(Exercises to complete)
**a.** Translate this sentence from the article on VR system types into Spanish: "Gameplay and input are not within the scope of this tutorial."
**b.** Carry on writing the article on VR system types and VR game performance from the point where it stops.

(Text under study)
In terms of processing power and user experience, a virtual reality (VR) system falls into three types: premium, mainstream, and entry-level. Premium VR represents high-end VR and includes products on the market with high configuration, high-performance PCs, or game consoles. The main VR peripherals that support premium VR are HTC Vive*, Oculus Rift*, and Sony PlayStation* VR.
The hardware performance of mainstream VR is not up to the quality of high-end VR, but still uses PC processors for VR computing power. Entry-level VR comprises mobile VR devices, such as Gear* VR, and Google Cardboard* and includes VR glasses and all-in-one machines that use mobile phone chips as computing devices.
This article described the methods of testing and profiling VR games based on HTC Vive* and Oculus Rift on a PC. Compared to traditional PC games, VR games differ in gameplay design, input mode, and performance requirements. Gameplay and input are not within the scope of this tutorial. Instead, we look at the different aspects of performance requirements of a VR game versus a traditional game.

(Data)
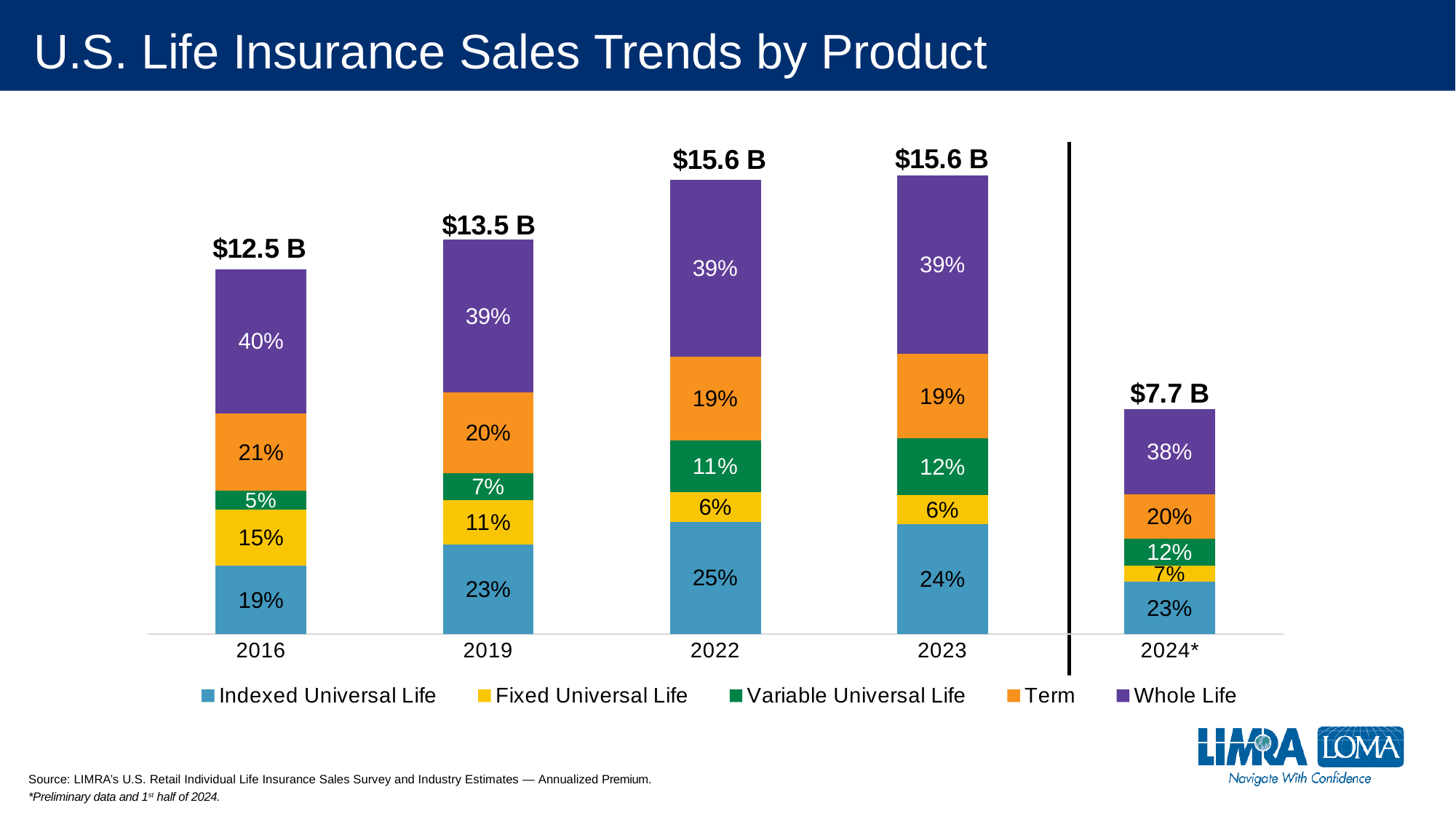
What is the total annualized premium shown above the 2023 bar? $15.6 B What kind of chart is shown on the slide? Stacked bar chart What share of sales did Variable Universal Life account for in 2019? 7% How many years are shown on the x axis? 5 What is the difference in percentage points between the Fixed Universal Life share in 2016 and in 2019? 4 percentage points Which year has the lowest total annualized premium? 2024* Which product has the largest share of sales in 2022? Whole Life What share of sales did Indexed Universal Life account for in 2022? 25% What share of sales did Whole Life account for in 2016? 40% How many series does the legend list? 5 Which is larger in 2023: the Term share or the Variable Universal Life share? Term What share of sales did Term account for in 2024*? 20%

(Per-task outputs)
**a.** La jugabilidad y la entrada no forman parte del alcance de este tutorial.

**b.**
The size of pixel processing per second is an important measurement of VR experience. Because the screen resolution of the current HTC Vive and Oculus Rift CV1 is 2160x1200, when doing the actual rendering, more sampling is needed to offset the resolution loss caused by lens distortion. For HTC Vive and Oculus Rift CV1, this loss is as high as 140 percent. The size of pixel processing for VR reaches a surprising 457 million per second.
Performance testing and analysis are important parts of VR games. These tasks help achieve the necessary requirements and ensure full utilization of all CPU and GPU processing capabilities. Before testing, Oculus needs to close the Asynchronous Spacewarp (ASW) and SteamVR* needs to close the asynchronous reprojection so that the VR runtime compensation intervention doesn’t affect the performance analysis behind it.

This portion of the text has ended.